What is distillation?
Distillation is a way to separate mixed liquids by utilizing the different boiling points of the liquids. We can distill a mixture by heating it to a temperature which lies between the boiling points of the two liquids. The liquid with the lower boiling point here evaporates; while the other liquid remains in liquid form in the flask. When the first liquid is in gaseous form, it is transferred to another container where it cools down and condenses. Thus it goes from gas phase back to the liquid phase. The result is two containers -with the two liquids that are now separated from each other.
Distillation of alcohol
We are now looking at a concrete example where we want to distill a mixture of water and ethanol. Ethanol is an alcohol with a boiling point of 78.4 ° C and water boils at 100 ° C. It is therefore necessary to heat this mixture to a minimum of 78.4 ° C, but the temperature must not exceed 100 ° C. Basically, it is a good idea to choose a temperature that is just above the boiling point of ethanol – for example 80 ° C.
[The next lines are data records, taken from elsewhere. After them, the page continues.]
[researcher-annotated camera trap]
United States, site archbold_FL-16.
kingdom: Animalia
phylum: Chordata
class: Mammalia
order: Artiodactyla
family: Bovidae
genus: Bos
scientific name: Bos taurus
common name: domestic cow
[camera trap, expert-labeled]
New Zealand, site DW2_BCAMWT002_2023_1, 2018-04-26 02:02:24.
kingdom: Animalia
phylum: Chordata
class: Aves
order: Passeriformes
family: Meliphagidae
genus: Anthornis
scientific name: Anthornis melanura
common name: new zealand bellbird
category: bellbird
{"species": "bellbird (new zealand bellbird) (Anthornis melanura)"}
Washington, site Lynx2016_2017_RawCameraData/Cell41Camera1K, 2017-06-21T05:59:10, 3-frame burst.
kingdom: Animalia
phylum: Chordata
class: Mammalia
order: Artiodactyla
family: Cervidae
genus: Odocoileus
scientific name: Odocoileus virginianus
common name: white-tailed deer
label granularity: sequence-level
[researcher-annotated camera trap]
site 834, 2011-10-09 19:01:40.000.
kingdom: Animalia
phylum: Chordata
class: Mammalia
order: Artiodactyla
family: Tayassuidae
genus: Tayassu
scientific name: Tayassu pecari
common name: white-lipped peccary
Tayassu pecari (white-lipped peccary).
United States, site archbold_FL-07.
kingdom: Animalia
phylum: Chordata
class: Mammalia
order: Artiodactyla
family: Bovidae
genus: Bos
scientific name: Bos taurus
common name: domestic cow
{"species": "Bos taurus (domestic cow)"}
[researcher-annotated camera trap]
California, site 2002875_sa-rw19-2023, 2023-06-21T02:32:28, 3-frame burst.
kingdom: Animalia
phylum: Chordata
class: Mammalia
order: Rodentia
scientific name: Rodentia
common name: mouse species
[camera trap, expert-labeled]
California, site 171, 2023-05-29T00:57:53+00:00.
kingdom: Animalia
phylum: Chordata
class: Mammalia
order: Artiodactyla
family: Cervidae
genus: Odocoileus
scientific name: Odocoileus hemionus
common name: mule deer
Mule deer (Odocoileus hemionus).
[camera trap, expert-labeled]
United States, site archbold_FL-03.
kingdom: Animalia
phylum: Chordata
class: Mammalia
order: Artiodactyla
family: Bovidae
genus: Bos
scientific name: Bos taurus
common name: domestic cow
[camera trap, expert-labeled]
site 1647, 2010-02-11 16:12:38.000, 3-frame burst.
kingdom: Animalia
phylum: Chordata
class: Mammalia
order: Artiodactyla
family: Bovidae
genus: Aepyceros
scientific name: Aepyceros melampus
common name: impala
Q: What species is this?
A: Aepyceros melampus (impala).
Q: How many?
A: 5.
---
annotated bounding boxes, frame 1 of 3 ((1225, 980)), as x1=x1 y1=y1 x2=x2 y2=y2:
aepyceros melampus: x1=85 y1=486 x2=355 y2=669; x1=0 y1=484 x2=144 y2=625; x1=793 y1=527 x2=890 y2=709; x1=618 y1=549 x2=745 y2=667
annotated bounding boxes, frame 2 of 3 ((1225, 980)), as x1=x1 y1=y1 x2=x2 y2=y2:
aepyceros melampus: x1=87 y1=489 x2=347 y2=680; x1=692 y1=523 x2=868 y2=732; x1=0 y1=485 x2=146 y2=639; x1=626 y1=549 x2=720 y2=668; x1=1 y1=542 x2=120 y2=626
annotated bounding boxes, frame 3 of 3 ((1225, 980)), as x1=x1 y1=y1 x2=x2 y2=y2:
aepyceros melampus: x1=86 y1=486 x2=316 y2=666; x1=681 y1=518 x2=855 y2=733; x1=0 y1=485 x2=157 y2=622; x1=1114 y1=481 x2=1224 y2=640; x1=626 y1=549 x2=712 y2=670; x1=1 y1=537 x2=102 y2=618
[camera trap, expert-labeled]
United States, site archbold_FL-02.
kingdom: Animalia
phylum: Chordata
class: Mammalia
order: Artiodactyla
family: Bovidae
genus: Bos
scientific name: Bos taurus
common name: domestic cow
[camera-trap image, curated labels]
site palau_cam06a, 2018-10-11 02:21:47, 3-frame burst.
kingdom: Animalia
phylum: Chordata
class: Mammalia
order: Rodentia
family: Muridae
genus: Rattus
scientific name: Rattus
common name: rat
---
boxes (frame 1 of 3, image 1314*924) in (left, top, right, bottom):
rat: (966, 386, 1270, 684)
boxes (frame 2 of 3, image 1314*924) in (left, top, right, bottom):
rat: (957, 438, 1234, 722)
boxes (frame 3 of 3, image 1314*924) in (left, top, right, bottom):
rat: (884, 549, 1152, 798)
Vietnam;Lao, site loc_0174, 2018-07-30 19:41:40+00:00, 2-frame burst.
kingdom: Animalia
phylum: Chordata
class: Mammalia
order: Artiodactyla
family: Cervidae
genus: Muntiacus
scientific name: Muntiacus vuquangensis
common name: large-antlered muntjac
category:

When the mixture is heated to about 80 ° C (either using a hotplate or a bunsen burner), the ethanol will begin to evaporate and this gas will move through the distillation head and into the cooler. The cooler is equipped with water that transforms the gas back to the liquid phase. The liquid then condenses on the glass in the cooler and then drops into a beaker that collects the distillate which is the ethanol. As the temperature of the mixture is not higher 100 ° C, the water remains in liquid form. However, it should be remembered that water at 80 ° C-90 ° C can also evaporate to a lesser extent, thus diluting the distilled ethanol. One can get a cleaner product by distilling the distillate of the first distillation.
Distillation of crude oil
Distillation is mainly used in refining crude oil on the so-called oil refineries. Here, however, the principle is typically extended to fractional distillation. In this type of distillation, crude oil is first distilled at about 400 ° C, and that which does not evaporate, is sorted off and used for, for example, asphalt. After that, a new distillation is made on the rest of the crude oil, and in that way it is possible to separate the different ingredients of the crude one by one by repeated distillations, lowering the temperature for each distillation. This gives the pure products such as diesel, petroleum, butane and propane. In practice, after the fractional distillation, a large number of refining processes of the individual products will take place before the finished products are obtained.